Maybe some people have seen it.  But I mistakenly thought for a second that on average, a Canadian's shit didn't smell.  That we have universal health care so we were, on balance, better than a bloodthirsty, gun-toting, nuke-launching American.

But it isn't being American, or being Canadian, or being female or being Black or any number of other things that allows a person to understand the virtue of mercy.  You can only understand that virtue when you let go of your ego - the notion that your feelings and experience somehow represent an unequivocal manifestation of how the world would best be served.  Trapped in our own feelings and our own perspective, seeing only through these eyes and no others, how difficult is it for people to choose the hard path - the path towards a world that some people can't even fathom.

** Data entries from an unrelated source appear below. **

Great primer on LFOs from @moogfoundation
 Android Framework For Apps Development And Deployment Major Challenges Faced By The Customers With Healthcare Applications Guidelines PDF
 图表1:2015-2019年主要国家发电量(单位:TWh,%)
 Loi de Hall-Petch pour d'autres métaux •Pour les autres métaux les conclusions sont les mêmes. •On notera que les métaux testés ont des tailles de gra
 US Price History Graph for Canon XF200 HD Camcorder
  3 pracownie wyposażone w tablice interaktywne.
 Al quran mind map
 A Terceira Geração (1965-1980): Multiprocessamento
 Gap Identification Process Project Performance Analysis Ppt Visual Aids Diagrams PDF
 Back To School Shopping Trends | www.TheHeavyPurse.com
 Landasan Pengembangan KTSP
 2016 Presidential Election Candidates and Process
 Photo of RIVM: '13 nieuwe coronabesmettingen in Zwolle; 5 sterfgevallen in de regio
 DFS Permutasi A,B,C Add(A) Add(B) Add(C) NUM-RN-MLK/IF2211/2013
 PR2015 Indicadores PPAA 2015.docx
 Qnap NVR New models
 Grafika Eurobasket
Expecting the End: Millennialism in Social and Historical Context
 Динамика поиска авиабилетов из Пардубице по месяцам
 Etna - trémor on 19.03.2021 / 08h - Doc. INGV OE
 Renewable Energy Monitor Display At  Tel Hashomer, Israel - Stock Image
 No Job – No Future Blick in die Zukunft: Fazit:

Some people simply can't fathom a world where no one is bad.  Where every child is loved and supported, and every child grows to be a loving and supportive parent.  Some people can't imagine that the cycles of self-hate which manifest themselves in people of different generations locked into the same behaviours can be broken.  Some people can't imagine how that can be broken.

They can't imagine because they themselves are locked into the same cycle: a cycle of thinking and reacting and doing things exactly as their parents did.  They can't imagine because they think in the same way as the people who helped make the problem in the first place.  But the problems of the world cannot be solved by the same thinking that made those problems.

Robyn Urback is the one I have to thank for disabusing me of the notion that the average Canadian thinks differently than the average human.  That the average Canadian is merciful.  I was naive for a moment there; I am embarrassed.  I am grateful for this clarification.

Does my heart bleed?  Am I simply weak-minded, weak-willed, weak-spirited?  I look into my 4 month old daughter's crib.  She fusses.  She has gas tonight and I know that she'll overcome.  Now I put myself in the Staffords' shoes?  Someone has taken my daughter from me.  Someone has taken her future from her.  Someone has denied the world something so precious, so flawless, so magnificent.  Someone has robbed the world of a soul that I was building from the first day to be kinder than others, more generous than others, stronger than others, more willing to suffer to help others, more sure of herself than others - a crime against me.  More importantly though, someone thought only of themselves and robbed my daughter of her life and robbed the world of my daughter.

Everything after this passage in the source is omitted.